Our goal is to get estimates \(\beta_0, \beta_1,…,\beta_k\). We choose these to minimize the sum of squared residuals

\[\sum_{i=1}^n\hat{y_i} = \hat{\beta_0} + \hat{\beta_1}x_{i1}+…+ \hat{\beta_k}x_{ik}\]

This minimization leads to k + 1 linear equations in k + 1 unknowns. We call these the OLS first order equations.

OLS Fitted Values and Residuals

For observation i the fitted values are:

\[\sum_{i=1}^n\hat{y_i} = \hat{\beta_0} + \hat{\beta_1}x_{i1}+…+ \hat{\beta_k}x_{ik}\]

Recall that OLS minimizes the average square prediction error which says nothing about any given prediction. The residual is generalized from the simple linear regression case to be:

\[\hat{u_i} = y_i - \hat{y_i}\]

Properties of fitted values and residuals

  1. The sample average of the residuals is 0. \(\bar{y} = \hat{\bar{y}}\)
  2. Sample covariance between each independent variable and the residuals is 0 by construction
  3. The average point is always on the regression line by construction.

Goodness of Fit

Like before SST = SSE + SSR and \(R^2 = 1 - \frac{SSR}{SST}\)

Expected Value of OLS Estimators

We restate the assumptions needed for OLS regressions

  1. Linear in Parameters

The model can be written as \(y = \beta_0 + \beta_1x_1 + ... + \beta_kx_k\)

  1. Random sampling

We have a random sample of n observations \({(x_{i1}, x_{i2}, …, x_{ik}): i = 1,2,…, n}\)

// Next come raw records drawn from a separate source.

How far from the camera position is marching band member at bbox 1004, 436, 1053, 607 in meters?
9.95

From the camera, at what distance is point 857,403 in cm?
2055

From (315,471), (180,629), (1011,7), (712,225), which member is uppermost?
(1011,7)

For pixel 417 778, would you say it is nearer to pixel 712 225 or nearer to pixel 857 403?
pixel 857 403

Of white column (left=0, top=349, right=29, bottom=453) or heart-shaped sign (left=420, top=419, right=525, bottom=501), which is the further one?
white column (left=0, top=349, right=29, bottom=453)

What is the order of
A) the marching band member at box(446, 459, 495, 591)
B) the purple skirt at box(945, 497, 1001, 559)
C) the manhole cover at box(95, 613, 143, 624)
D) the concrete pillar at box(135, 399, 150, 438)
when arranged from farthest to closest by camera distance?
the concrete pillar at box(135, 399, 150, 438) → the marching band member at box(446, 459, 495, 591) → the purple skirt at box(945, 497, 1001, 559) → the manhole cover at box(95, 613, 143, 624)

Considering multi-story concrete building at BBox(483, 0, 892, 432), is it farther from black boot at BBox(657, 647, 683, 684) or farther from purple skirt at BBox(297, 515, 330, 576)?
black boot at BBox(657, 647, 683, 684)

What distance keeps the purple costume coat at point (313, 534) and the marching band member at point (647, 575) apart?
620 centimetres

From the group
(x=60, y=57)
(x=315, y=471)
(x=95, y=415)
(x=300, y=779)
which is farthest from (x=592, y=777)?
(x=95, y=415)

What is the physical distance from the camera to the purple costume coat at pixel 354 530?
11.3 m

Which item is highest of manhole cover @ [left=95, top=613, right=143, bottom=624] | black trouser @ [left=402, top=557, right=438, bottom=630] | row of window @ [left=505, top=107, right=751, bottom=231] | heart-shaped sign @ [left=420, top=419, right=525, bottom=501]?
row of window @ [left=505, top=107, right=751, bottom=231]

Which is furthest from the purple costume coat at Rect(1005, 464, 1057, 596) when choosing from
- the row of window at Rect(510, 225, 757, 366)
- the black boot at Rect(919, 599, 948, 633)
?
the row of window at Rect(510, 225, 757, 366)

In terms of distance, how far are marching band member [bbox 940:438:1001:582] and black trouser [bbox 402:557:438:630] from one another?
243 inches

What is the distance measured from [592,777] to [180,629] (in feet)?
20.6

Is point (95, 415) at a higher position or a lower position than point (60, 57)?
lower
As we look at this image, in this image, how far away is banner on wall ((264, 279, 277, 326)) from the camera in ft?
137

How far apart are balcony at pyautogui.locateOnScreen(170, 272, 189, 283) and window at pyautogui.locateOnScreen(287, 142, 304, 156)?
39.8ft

  1. No perfect collinearity

In the sample (and therefore population) none of the independent variables is constant and there are no exact linear relationships among the independent variables

  1. Zero Conditional Mean of Error

\[E(u|x_1, x_2, …, x_k) = 0\]

This implies that none of the independent variables are correlated with the error term

If these four assumptions hold

Theorem 3.1: OLS is unbiased

\[E(\hat{\beta_j} = \beta_j : j = 1,2,...,k)\]

for any values of the population parameter \(\beta_j\)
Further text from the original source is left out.